In the clearest hint of a succession roadmap, Indian billionaire Mukesh Ambani carved out definite roles for each of his three children at the annual general meeting of his $220bn (£193bn) retail-to-refining conglomerate in August.
Mr Ambani’s older twins, Akash and Isha Ambani, will lead Reliance Industries Ltd’s telecommunications and retail businesses respectively, while his youngest son Anant is being groomed to handle new energy.
Corporate India’s most anticipated leadership transition – Reliance is one of India’s most valuable companies by market valuation – has been in the works for some time. The particulars of the impending wealth transfer are sketchy at the moment, and largely in the realm of speculation.
But what is palpable is Mr Ambani’s desire to avoid repeating history: the acrimonious inheritance battle he waged with his younger brother 20 years ago, after their father died without leaving a will.
Isha Ambani’s leadership role is also in stark contrast to the largely peripheral role that other women from her family have played in the core business until now.
Over the past two decades, there has been a generational shift in the number of prominent Indian industrial families bringing women into the corner office – though analysts say there is still a long way to go.
Planning ahead
Mr Ambani, 65, is actively involved in running Reliance as its chairman and managing director and could have bought more time before thrusting his children into the limelight.
But unlike many Asian patriarchs who hold a tight control over their wealth till the end, he represents a “new generation of family business leaders” in Asia who’ve witnessed succession feuds and want to take “every step possible” to make the journey for their children smooth, says Prof Kavil Ramachandran, a senior adviser at the Thomas Schmidheiny Centre for Family Enterprise at the Indian School of Business.
From the Tata group – which owns Jaguar and Land Rover – to the Singhania family that’s behind the textiles major, Raymond Group, India Inc has seen a series of rancorous succession battles. These have led to messy lawsuits and long-winded arbitration proceedings that have proven to be costly to shareholders.
But wealthy Asian families like the Ambanis are once bitten, twice shy, experts say.
The issue of intergenerational wealth transfer is also “gaining even more significance in a Covid-19 context,” according to wealth consulting firm Hubbis.
While fewer than half of Asian families have succession plans in place, the pandemic has encouraged 84% of India’s ultra-wealthy to reassess how they will transfer their wealth, global property consultancy Knight Frank estimates.
A gender shift
What’s also being reassessed, it appears, is the role of women in succession plans.
Speaking of the leadership roles his three children were assuming, Mr Ambani in his speech said “they are first among equals in a young team of leaders and professionals who are already doing amazing things at Reliance”.
Isha Ambani’s rise as an “equal” to her brothers is a clear shift from her older female relatives – her aunts got married into other business families long before the inheritance dispute split the Ambani family.
But Ms Ambani, a Yale graduate who worked at the consulting giant McKinsey, has been groomed to join the Reliance empire.
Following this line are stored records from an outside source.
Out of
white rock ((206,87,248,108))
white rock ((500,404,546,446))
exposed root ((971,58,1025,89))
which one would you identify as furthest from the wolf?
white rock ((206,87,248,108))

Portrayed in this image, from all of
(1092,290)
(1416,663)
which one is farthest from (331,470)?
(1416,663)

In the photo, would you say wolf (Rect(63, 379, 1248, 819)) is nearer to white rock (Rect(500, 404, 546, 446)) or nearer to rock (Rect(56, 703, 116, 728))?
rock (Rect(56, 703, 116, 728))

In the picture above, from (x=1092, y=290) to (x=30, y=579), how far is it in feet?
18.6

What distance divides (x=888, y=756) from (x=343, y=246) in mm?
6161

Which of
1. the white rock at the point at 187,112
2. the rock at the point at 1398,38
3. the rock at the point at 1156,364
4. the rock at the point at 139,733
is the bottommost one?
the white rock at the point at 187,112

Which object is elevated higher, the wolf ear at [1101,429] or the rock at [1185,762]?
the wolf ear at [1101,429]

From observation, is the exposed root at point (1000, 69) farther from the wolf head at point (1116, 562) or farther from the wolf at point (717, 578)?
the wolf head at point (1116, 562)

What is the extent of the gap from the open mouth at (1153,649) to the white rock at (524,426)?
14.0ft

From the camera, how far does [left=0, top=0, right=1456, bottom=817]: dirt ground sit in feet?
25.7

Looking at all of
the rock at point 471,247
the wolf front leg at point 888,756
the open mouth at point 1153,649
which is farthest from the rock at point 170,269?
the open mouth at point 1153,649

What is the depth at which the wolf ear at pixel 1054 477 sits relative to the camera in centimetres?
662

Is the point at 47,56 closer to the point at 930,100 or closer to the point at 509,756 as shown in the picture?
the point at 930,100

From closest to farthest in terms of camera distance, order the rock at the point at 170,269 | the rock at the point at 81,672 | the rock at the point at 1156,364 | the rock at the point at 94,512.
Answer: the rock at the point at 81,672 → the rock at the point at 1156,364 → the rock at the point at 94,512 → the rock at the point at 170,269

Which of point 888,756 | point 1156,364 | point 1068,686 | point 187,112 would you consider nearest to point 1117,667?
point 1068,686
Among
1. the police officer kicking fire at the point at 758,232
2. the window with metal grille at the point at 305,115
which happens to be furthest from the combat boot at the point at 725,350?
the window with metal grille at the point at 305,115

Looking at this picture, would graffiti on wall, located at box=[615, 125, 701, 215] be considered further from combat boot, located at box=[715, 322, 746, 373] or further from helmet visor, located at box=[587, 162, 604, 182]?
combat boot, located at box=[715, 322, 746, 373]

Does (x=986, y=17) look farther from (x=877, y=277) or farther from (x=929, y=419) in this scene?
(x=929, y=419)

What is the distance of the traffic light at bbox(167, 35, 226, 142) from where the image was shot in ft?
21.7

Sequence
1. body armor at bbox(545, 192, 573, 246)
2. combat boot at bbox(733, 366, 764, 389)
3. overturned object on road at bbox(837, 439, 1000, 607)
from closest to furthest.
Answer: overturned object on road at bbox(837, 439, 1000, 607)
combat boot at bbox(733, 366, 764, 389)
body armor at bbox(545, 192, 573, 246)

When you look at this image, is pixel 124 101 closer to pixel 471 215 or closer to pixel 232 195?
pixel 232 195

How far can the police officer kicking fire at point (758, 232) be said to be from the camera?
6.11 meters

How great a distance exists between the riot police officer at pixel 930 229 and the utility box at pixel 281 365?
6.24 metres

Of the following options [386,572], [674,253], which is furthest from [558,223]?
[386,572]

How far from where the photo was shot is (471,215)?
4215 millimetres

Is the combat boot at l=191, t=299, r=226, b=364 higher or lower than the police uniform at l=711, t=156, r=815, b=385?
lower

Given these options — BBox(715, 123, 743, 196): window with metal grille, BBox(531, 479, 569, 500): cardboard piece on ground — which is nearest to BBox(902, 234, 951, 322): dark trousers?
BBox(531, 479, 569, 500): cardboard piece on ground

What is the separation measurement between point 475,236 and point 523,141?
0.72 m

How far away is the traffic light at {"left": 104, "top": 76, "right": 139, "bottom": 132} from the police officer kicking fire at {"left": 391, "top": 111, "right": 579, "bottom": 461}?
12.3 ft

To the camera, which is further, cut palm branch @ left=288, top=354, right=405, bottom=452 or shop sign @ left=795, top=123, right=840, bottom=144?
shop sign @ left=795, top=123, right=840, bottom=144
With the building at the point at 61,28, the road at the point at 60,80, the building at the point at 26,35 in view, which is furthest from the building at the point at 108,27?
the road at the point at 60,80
Given the influence the Ambanis wield, especially within the traditional Gujarati mercantile community they belong to, this gender shift is likely to have a “strong messaging effect,” Prof Ramachandran says.
It’s “a significant move that will set the tone for other business families, ” says Sandeep Nerlekar, founder and managing director of the legacy planning firm Terentia. He has been advising family-owned corporates on succession plans for over a decade.
Ms Ambani is part of a new generation of women from major business families who have taken on senior leadership roles. This includes Nisaba Godrej, who leads one of the country’s oldest diversified conglomerates; Nadia Chauhan who heads Parle Agro, one of India’s top consumer goods companies; and at least half a dozen others.
There are several forces behind the change, experts say – including more women accessing higher education, and traditional joint families giving way to nuclear ones.
More women are also “being vocal about their rights and capabilities without worrying about feathers being ruffled”, says Dipali Goenka, managing director and CEO of Welspun India, part of the $2.7bn Welspun Group, one of India’s biggest textile companies.
Ms Goenka got married at the age of 18 and joined her husband’s business after her children grew up and she decided to study management at Harvard Business School.
But there is still a long way to go.
Eight in 10 families in India still continue to harbour a bias towards sons when it comes to estate planning, Mr Nerlekar says, citing a Terentia study. “Even wealth distribution between a daughter and a son is not equal,” he adds.
The bitter public battle for a board seat by Valli Arunachalam, one of the heirs to the Chennai-based Murugappa Group, only underscores how difficult it is for Indian women to break through the glass ceiling.
Legal changes – to Hindu succession laws for instance, which gave women equal inheritance rights, irrespective of marital status – have helped smooth the way for women, experts say. And government rules requiring women to be included on company boards is increasing representation as well
But experts say this is a battle against patriarchy – and it has only just begun.